Natalie also has an animal room. Since she loves all animals, this room is very crowded. In it she cares for and plays with puppies, bunnies, and all the cutest babies, but she also sometimes tames the wild animals that nobody likes or wants.

Natalie has other rooms in her workshop but they’re not as interesting. She prefers to spend her time with movies and animals, but perhaps someday that will change. Since her workshop is a mansion there are endless rooms to visit, and she can organize them as she likes or add new rooms as she goes.

Hearing Natalie talk about her workshop is a gift in itself. She speaks with such pride and a sense of knowing- both in terms of the reality of her workshop but also the knowledge that I get it, and her, and that I will always share in her excitement and be worthy of her secrets.

I certainly do get the wonderment that comes with appreciating one’s cognitive capacities and the unlimited possibilities they afford.

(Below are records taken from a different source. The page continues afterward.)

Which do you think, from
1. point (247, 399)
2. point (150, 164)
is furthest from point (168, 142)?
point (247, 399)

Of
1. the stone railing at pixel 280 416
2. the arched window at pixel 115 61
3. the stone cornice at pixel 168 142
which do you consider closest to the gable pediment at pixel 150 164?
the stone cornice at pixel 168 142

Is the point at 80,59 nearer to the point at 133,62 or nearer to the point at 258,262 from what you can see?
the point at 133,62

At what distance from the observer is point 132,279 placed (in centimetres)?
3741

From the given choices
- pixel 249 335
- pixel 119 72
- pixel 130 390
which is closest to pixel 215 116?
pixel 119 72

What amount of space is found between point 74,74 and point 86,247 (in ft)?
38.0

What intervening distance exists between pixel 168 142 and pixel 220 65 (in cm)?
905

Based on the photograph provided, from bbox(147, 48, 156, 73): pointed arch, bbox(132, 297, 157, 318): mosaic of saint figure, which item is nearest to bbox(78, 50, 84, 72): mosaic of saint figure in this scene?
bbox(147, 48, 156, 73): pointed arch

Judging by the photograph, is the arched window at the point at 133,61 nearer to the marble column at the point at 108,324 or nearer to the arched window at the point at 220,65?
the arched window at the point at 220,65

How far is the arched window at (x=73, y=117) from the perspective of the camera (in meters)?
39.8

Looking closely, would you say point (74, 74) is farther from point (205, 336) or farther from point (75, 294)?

Although I can’t remember when I first came to my own realization, I continue to be amazed almost on a daily basis.

In some ways, writing my blog has become my own mental workshop. I am able to notice patterns or recognize challenges and then delve into drawers of past observations or theories, weaving together ideas and constructs, and sharing as posts. Doing so allows me to clear my mind and be more present, enjoying my experiences and those with whom I interact, at home, at work, or out in the world.

Like my daughter, I am grateful that I can share my workshop with others who are worthy of my trust. I suppose all workshops are inherently intimate spaces, since our minds focus on what is most precious and dear. It is perhaps through our workshops that we play out our dreams and provide our souls with what they crave.

My Natalie knows so much for a six year old. She seems to know that life is magical and that she has all that she needs to nurture her gifts and dreams. She knows that while she can take comfort in her workshop she can play out her dreams within real life, when she is ready, at her own pace.

I hope that I will continue to be invited to Natalie’s workshop. And I hope that you will continue to visit mine.